You just said it; it doesn't make sense in your situation. I agree. Not every problem is a nail or you wouldn't need a toolbox, just a hammer. 

Taking the flip side of your argument, scaling the approach that worked in a couple of tents in your bedroom to a 50,000 square foot facility is likely to be problematic. 

You do what works for you, and try to have an open mind about what might work in a different situation than yours.


----------



## EarthBoxConnoisseur (Feb 8, 2016)

ttystikk said:


> You just said it; it doesn't make sense in your situation. I agree. Not every problem is a nail or you wouldn't need a toolbox, just a hammer.
> 
> Taking the flip side of your argument, scaling the approach that worked in a couple of tents in your bedroom to a 50,000 square foot facility is likely to be problematic.
> 
> You do what works for you, and try to have an open mind about what might work in a different situation than yours.


I'm actually looking into how to maximize my space and electricity restrictions better, so I've been researching a lot of people's different setups and methods. Thinking of splitting my bloom canopy into two flip flop schedule mini rooms, with a veg light out in the remainder of the room, to maximize my amps. About one month perpetual. I know perpetual can be beneficial to some degree. Just wondering about people's extreme veg times that's all.


----------



## cap master (Feb 8, 2016)

doctor G said:


> Here she is right nowView attachment 3566879 View attachment 3566880 View attachment 3566878


she sure is a beauty


----------



## ttystikk (Feb 8, 2016)

EarthBoxConnoisseur said:


> I'm actually looking into how to maximize my space and electricity restrictions better, so I've been researching a lot of people's different setups and methods. Thinking of splitting my bloom canopy into two flip flop schedule mini rooms, with a veg light out in the remainder of the room, to maximize my amps. About one month perpetual. I know perpetual can be beneficial to some degree. Just wondering about people's extreme veg times that's all.

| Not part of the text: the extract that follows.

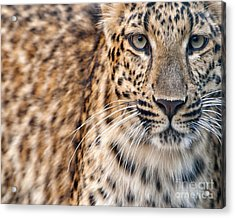Leopard Acrylic Print by White Stork Gallery
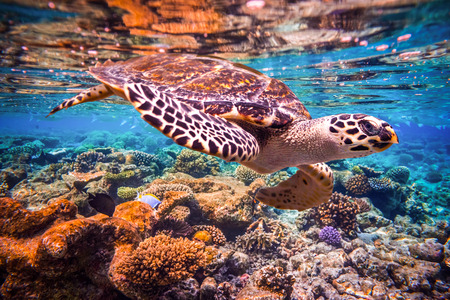 Photo for Hawksbill Turtle - Eretmochelys imbricata floats under water. Maldives - Ocean coral reef. Warning - authentic shooting underwater in challenging conditions. A little bit grain and maybe blurred. - Royalty Free Image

Keep in mind that in a perpetual op, you size your space for the plants at that stage of development and no bigger. This means that the vast majority of your veg plants take up relatively little space under low watts. 

Growing vertically wouldn't improve grams per watt efficiency; why would it? It addresses space efficiency.


----------



## PKHydro (Feb 8, 2016)

EarthBoxConnoisseur said:


> I'm actually looking into how to maximize my space and electricity restrictions better, so I've been researching a lot of people's different setups and methods. Thinking of splitting my bloom canopy into two flip flop schedule mini rooms, with a veg light out in the remainder of the room, to maximize my amps. About one month perpetual. I know perpetual can be beneficial to some degree. Just wondering about people's extreme veg times that's all.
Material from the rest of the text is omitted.